Dillon returns in November 2007 for his cousin Emily (Natalia Livingston)'s funeral. Dillon returns a month later hoping to visit Georgie and he wants her to come back to California with him. Dillon is devastated to learn that Georgie—like Emily—has also been murdered by the Text Message Killer. Dillon then returns to California.

=== 2015– ===
Having been made aware of Luke's recent behavior thanks to Ned, Dillon returns to Port Charles to check up on Tracy and reluctantly gives his support to Tracy and Luke's most recent engagement. Dillon also reconnects with Lulu (Emme Rylan) and meets her husband Dante Falconeri (Dominic Zamprogna). Dillon and Lulu also both travel to Canada to help her parents Luke and Laura (Anthony Geary and Genie Francis) and Holly Sutton (Emma Samms) rescue Lulu's brothers Lucky Spencer (Jonathan Jackson) and Ethan Lovett (Nathan Parsons), after they were both kidnapped by mobster and Luke's old enemy Frank Smith (Joseph Cortese).

==Reception==
Scott Clifton's Dillon was very well received by fans and critics alike becoming a fan favorite. His romance with Georgie became quite popular with fans as well and their popularity even overcame Dillon's infidelities. Clifton was nominated for the Daytime Emmy Award for Outstanding Younger Actor in a Drama Series three times in 2004, 2005, and 2006. "In the much-anticipated, hopeful returned focus to the yuppie set of Port Charlesians as we enter summer, GH has a mad a move" SoapView said of the recast.

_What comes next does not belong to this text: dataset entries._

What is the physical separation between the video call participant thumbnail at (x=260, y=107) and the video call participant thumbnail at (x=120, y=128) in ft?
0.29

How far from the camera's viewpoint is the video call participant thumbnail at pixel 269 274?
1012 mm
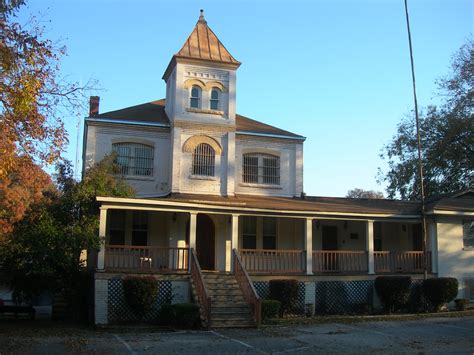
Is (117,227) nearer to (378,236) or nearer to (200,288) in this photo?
(200,288)

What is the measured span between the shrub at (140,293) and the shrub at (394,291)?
8801mm

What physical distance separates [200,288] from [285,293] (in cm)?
331

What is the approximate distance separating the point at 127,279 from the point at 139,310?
1080 mm

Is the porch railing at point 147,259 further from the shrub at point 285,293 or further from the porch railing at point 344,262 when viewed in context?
the porch railing at point 344,262

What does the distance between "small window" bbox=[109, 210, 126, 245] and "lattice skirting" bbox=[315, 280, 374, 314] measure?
8118 millimetres

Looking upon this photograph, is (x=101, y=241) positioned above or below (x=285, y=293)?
above

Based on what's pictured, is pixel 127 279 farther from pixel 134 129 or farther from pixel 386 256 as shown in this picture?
pixel 386 256

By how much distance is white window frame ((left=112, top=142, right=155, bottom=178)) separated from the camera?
23681 mm

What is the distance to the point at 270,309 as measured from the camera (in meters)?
17.5

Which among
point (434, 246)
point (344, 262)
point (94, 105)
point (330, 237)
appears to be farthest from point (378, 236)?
point (94, 105)

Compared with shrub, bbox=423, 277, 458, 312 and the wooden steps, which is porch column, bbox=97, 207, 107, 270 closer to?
the wooden steps

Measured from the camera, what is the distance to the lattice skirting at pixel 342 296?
20.7m

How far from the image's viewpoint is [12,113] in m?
10.3

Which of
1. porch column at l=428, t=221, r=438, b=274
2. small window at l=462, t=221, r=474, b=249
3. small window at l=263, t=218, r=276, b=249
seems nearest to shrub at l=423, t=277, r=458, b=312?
porch column at l=428, t=221, r=438, b=274
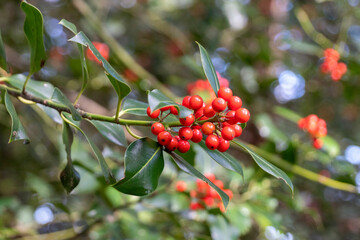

Michael Fairman of On-Air On-Soaps said Watkins provides the character with "some major sex appeal." "Talk about an entrance and quite the initiation!" Fairman said of Watkins' "highly anticipated" debut scenes. Fairman continued, "it seems Watkins has a very bright future on the soap scene with his charm, good looks, and ease of delivery" opposite veterans.